2. The point of convergence, theological. Perhaps
we evolved from apes, from shambling lichen molds, were molded out
of corn after the destruction of our elder mud siblings, coalesced
out of wishes, lost our way in the unused back service hallways of
the fifth floor of a metadepartment store in the dreamlands and
took the wrong elevator, were created by a loving god, were trapped
here by an evil demiurge, were banished here to unlearn false
ideas, are dreams in the mind of the Red King, made up this game
and forgot we were playing it. Or all these at once, and this is
the point of convergence, the point at which the histories become
indistinguishable, and, as of today, it no longer matters what
story we tell.
3. The point of divergence, personal. It’s raining
now in Freie Strasse. Without moving my head, I see five hundred
new white explosions every instant: rain-drops punishing the dark
sidewalk, the dark street, five hundred tiny fists, and then five
hundred more. Had I left Starbucks fifteen minutes ago, I would be
at the office now. Dry.
We humor ourselves that these decisions
matter.
Or else we console ourselves that they don’t.
4. The point of convergence, personal. Instead of
asking, “Had I but . . . ?” or “Had I not . . . ?” ask “Did I
really?”
You broke his doll. He cried. And then there are
stories as to why. You maintained your innocence; you thought you
had a right to play with this doll in this way. You were accused of
insensitivity. He argued for malice. Secretly you suspected
yourself of an irrepressible caprice, a wild demonic hunger for the
world to go bang. Like a beast inside you that was beyond your
control. But maybe that was not how it was at all.

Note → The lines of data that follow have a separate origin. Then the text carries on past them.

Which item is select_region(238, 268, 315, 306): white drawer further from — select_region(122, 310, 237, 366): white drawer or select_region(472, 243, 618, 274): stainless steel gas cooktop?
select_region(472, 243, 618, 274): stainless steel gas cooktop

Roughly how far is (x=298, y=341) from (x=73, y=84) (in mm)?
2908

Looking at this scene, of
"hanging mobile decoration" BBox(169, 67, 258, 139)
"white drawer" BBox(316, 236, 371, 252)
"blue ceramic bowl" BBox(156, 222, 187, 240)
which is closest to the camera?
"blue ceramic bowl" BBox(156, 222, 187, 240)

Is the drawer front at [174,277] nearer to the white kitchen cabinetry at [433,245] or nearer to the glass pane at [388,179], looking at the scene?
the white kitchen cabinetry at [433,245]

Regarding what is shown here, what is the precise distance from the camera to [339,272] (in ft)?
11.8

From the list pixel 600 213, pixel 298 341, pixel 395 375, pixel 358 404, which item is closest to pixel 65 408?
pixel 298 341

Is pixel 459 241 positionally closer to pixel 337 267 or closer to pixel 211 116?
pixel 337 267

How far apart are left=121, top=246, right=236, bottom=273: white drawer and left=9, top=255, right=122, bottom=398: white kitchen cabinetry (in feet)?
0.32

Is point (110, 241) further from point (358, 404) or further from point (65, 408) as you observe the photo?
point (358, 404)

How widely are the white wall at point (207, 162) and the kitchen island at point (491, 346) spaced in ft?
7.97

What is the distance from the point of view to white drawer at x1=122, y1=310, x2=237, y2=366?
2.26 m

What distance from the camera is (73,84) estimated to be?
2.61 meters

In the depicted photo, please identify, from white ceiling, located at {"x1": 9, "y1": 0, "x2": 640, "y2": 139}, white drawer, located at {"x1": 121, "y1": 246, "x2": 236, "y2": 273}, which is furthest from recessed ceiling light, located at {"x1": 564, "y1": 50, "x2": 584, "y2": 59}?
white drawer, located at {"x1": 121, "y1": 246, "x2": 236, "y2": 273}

You know the one you kissed when you shouldn’t
have? You had a headache. There was not really time. Also, it was
too early, not right. And it ended badly. Did you really want that
kiss? What were you thinking? Maybe you were showing off. Maybe you
were about to cry, and the kiss stopped it. Maybe you would have
done anything just to feel something. Maybe you were giddy. Maybe
you were angry. It’s hard to recall. Was it really you who broke
the doll? Sometimes you take an old photograph out of a box, or
compare two dates in your mind, and suddenly fall into a new
history.
Maybe you have an army of pasts, crowding around
each of those moments. Maybe an army of ghost-yous were cheated,
tricked into sharing a future, when they could have lived so many
different lives.
5. The pandemonic history. You made every decision,
you took every choice. You kissed and killed and greeted meekly and
ignored everyone you ever saw. You ate rocks, tossed babies out of
windows. Broke and mended every doll. At every moment you were
conscious of a choice, you made all choices. At every moment when
you thought you had no choice, that circumstances forced your hand,
you chose everything then too, you kept and broke and ignored and
rein-vented every promise, incurred and evaded every consequence.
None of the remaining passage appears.